What it means for customers
A new `journalist.salutation` merge tag is now available in your templates. Drop it in where you would normally write your opening greeting and it generates a correct, language-appropriate salutation for each journalist automatically - no need to add 'Hi' or any other opener yourself, as the full salutation is already included in the tag output. For English-language contacts it pre-fills as 'Hi [preferred first name]'. For languages where that structure does not work, it generates the right formal or informal salutation instead.
Why we built it
We built this because applying an English-style salutation across all languages causes real problems. In many languages the journalist's name changes grammatically depending on context, and in some - Czech, for example - a generic salutation simply cannot be constructed at all; it must be set on a per-journalist basis. Applying a one-size-fits-all approach in those markets risks your emails reading as unnatural or incorrect, which affects open and response rates. Multi-region teams raised this as a recurring blocker, and this tag removes it.
Use cases
- A PR team running outreach in Czech, where a generic salutation is grammatically impossible, can use the tag to ensure each journalist receives a salutation that has been set individually rather than generated from a broken formula.
- Teams sending outreach in German, where a formal salutation requires knowing the journalist's gender, get an informal salutation pre-filled automatically - keeping emails polite and natural without manual intervention.
- Outreach in Slavic languages, where the journalist's name cannot be used directly in the salutation, now receives an appropriate generic formal salutation inserted by the tag.
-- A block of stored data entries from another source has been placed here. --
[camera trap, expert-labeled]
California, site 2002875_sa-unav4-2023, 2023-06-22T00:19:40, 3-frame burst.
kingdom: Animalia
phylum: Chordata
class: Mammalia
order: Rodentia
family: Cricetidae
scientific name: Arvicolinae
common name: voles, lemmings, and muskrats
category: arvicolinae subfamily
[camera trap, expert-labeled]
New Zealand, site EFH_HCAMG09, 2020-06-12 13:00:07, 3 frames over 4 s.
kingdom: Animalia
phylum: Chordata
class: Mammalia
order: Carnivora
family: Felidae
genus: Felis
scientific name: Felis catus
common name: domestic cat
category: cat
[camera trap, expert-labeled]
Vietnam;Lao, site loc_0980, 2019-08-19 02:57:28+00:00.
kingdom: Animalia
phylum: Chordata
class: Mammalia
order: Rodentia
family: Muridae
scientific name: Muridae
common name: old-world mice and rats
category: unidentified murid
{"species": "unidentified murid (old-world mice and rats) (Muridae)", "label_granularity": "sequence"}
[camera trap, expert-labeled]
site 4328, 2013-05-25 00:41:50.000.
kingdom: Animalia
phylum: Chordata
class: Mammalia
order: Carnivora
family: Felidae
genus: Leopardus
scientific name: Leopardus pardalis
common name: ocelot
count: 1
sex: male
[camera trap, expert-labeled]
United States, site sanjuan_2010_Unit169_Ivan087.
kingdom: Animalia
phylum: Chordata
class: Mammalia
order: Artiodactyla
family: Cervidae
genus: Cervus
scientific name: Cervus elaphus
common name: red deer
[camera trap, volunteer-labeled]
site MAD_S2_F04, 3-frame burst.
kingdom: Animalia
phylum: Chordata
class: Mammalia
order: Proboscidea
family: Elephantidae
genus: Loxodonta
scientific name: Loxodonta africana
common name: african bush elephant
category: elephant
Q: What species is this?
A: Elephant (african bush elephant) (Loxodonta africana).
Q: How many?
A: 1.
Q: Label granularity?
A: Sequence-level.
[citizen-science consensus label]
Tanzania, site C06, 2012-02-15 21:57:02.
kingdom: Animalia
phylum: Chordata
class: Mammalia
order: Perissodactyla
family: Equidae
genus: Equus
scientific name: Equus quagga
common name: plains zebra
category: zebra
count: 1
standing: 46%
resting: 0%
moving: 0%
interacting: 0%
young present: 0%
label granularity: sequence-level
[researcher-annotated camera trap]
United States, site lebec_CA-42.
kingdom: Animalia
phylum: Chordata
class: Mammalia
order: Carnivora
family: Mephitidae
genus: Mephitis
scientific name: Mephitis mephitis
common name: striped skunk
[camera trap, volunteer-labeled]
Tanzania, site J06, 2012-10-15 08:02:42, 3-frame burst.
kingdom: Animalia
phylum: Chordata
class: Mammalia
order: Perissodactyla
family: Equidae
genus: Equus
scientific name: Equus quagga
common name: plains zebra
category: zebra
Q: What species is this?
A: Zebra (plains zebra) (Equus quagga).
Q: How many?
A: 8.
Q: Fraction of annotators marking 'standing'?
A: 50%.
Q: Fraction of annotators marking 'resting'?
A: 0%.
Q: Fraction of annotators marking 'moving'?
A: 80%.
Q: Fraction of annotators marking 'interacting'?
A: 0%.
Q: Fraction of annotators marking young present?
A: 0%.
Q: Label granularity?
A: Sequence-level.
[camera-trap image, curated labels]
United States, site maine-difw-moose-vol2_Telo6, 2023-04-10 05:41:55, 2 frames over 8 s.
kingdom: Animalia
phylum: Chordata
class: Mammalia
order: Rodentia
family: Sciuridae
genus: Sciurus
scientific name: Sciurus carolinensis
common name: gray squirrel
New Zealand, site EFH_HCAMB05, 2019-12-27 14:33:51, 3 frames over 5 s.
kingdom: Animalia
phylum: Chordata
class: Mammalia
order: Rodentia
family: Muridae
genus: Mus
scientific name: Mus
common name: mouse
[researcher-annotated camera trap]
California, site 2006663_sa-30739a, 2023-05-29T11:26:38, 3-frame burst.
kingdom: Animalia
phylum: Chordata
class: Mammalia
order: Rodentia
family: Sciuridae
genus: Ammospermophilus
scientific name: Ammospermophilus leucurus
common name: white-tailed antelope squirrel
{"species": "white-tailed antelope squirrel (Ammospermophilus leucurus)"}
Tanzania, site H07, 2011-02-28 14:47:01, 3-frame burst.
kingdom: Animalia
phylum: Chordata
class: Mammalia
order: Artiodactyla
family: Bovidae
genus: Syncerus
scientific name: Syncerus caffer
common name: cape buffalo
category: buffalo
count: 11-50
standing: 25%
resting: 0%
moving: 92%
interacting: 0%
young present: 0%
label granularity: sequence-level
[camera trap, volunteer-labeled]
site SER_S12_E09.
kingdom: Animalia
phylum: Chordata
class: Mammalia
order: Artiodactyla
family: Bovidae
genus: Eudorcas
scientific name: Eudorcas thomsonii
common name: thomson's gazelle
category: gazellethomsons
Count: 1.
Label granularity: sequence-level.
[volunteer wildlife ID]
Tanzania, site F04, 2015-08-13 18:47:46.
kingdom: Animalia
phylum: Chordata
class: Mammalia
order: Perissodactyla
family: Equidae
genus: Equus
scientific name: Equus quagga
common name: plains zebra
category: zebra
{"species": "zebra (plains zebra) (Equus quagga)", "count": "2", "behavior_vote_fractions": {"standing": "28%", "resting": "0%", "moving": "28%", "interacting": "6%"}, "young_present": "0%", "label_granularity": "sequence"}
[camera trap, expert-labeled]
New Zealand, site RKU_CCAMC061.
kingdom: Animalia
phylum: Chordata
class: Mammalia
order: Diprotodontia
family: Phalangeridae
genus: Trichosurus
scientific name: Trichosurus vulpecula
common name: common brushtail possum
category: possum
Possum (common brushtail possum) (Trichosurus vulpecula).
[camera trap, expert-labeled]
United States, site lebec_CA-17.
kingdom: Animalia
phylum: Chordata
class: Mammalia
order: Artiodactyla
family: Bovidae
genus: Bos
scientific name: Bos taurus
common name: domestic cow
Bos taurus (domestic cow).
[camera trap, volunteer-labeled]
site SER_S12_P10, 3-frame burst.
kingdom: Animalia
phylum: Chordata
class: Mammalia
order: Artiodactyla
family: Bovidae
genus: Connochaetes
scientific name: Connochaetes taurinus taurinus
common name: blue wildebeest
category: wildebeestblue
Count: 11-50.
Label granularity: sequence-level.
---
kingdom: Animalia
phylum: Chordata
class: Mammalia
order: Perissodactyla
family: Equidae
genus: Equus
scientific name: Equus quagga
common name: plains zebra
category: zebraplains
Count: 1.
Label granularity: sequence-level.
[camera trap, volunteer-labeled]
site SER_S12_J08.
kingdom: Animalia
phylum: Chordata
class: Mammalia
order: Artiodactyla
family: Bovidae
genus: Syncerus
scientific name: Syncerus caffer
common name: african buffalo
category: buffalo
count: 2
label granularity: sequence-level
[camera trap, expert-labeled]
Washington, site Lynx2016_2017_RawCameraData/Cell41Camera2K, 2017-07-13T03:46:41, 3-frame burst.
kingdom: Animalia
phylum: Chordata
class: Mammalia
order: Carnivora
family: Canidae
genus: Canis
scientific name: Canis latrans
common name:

- Multi-region in-house communications teams running a single campaign across several countries can use one template with this tag and have each journalist receive a salutation that suits their language and convention.
Why it matters
Salutation errors are one of the most immediate signals to a journalist that an email was not written with them in mind. Getting this right - especially in markets with strict grammatical or cultural conventions - is a straightforward way to improve the credibility of your outreach and protect your sender reputation across every region you operate in.